I've heard similar anti-child sentiments about the bay area before. Too bad. We'd (well, I'd ) rather stay on the east coast anyway. I'm a southern girl, but would love my kids to see more families like ours in day to day life.

Thanks! (Keep it coming?)
post #10 of 14
You definitely want to live outside of Boston itself (which includes Jamaica Plain) if you want decent schools. Sad to say, the Boston public school system is not great at the moment.
Brookline schools are decent, Needham schools are fine, Newton schools are AWESOME... You might look into getting scholarships to Waldorf schools as well. There's one in Arlington that does do that, though I'm not sure how well or for how much.
You might start by thinking about commute time and how far out of the city itself you would want to live.

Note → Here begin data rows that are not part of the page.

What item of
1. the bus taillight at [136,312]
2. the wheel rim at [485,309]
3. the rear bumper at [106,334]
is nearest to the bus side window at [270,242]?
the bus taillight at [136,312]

We LOVE Boston, but cost of living and traffic are certainly worth researching and thinking about.

Any more specific questions? I love talking about how great the Boston area is!
post #11 of 14
My lovely wife is a principal at a great, hippy, queer-friendly Cambridge public school....definitely a good option!

I second looking into financial aid at the Waldorf school or other private schools (we do that -- don't ask about the public school wife, private school son -- madness! ). (the Waldorf school is in Lexington, also).

And, as the other educator in our two-educator household, in terms of good schools, I personally think it's SO hard to say in any blanket way. There are systems that have high MCAS scores. Do I think those schools are necessarily good? Or good for most kids? Not necessarily. So much of test scores is wrapped up in socio-economic status, and more. So I think it's important to really think about what it is that YOU want in a school for your son. If you have time before kindy to move here and look around, you're likely to get a better fit.

Always excited to have more folks from this board in the area! (but still, so very expensive!)
post #12 of 14
Might not fit with your family educational philosophies, or your child's notions of school, since you are doing Waldorf, but in Boston (maybe Brookline?) there is a public Montessori school, which I think is a FABULOUS option.

That said, I have lived in the Boston area as well as in Seattle, and hands down Seattle wins...for me. Though Boston offers the marriage option, Seattle is prettier, more low key, cleaner, milder in terms of temperatures, and...the list goes on. Both our names are on our children's birth certificates (note: we adopted them, however, rather than giving birth), and this took place in Washington state. The big advantage in Boston is better public transportation. But Seattle's system isn't bad.
post #13 of 14
Another Boston vote, although for the 'burbs not Boston proper. The state is a good place to be for gay parents and is a mandated state in case ttc doesn't go smoothly (knock wood). I went to grad school commuting from the burbs and it was fine, although we didn't have kids at the time.
(I can't even imagine trying to combine school, work and kids. Impressive everytime I see it happening!)
Good luck!
post #14 of 14
Sierra is right, that Boston does have a public Montessori school, it's in East Boston. Not sure how school selection, bussing, and lotteries work in Boston... keep in mind, though, that there is school open house for Boston Public Schools in November of the year prior, with choices being due in January, I believe. So if you're moving next summer you would be late for school selection for your son... I'm sure there is some way that they work that out though!
Almost forgot! Cambridge has a public Montessori school as well!